TASK INSTRUCTIONS - Copy everything from the start of the records down to the line containing "Answer: (300,55), (394,445), (101,174)", swapping "camera" for "viewer" and leaving all else as it is.

STORED ROWS -
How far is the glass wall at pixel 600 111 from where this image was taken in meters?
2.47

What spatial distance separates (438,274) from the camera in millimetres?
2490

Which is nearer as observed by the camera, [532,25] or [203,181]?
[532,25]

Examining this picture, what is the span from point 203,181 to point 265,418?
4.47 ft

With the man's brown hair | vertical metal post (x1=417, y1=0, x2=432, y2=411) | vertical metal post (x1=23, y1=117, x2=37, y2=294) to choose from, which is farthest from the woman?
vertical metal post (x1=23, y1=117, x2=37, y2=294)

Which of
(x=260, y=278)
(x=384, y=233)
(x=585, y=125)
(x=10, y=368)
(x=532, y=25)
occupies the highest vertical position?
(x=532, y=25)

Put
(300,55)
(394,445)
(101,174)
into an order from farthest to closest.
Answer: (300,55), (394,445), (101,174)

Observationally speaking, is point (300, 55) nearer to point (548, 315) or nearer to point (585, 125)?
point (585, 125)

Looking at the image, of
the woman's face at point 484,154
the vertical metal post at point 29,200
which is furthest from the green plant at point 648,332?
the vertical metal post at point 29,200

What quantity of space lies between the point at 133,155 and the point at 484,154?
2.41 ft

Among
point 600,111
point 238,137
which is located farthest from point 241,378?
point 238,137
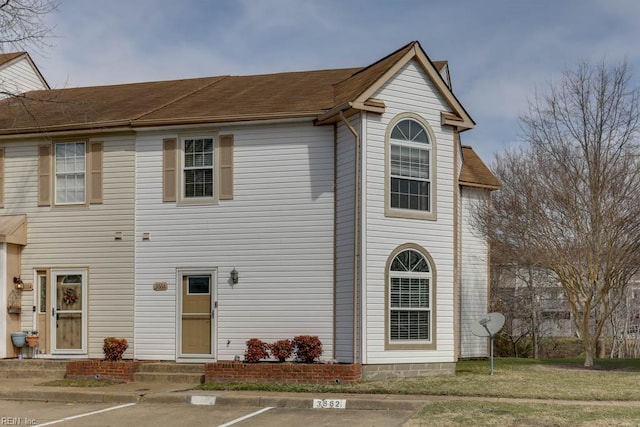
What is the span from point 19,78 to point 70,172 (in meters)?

SOLUTION TO THIS PROBLEM -
How far is the glass wall at pixel 600 111 from where this image was taken in meters?
2.47

What spatial distance separates (438,274) from the viewer in millimetres?
2490

Which is nearer as observed by the viewer, [532,25] or [203,181]?
[532,25]

Examining this picture, what is the span from point 203,181 to point 265,418?
4.47 ft

With the man's brown hair | vertical metal post (x1=417, y1=0, x2=432, y2=411) | vertical metal post (x1=23, y1=117, x2=37, y2=294) to choose from, which is farthest from the woman?
vertical metal post (x1=23, y1=117, x2=37, y2=294)

Which of
(x=260, y=278)
(x=384, y=233)
(x=585, y=125)
(x=10, y=368)
(x=532, y=25)
occupies the highest vertical position?
(x=532, y=25)

Put
(300,55)
(394,445)
(101,174)
into an order from farthest to closest.
Answer: (300,55), (394,445), (101,174)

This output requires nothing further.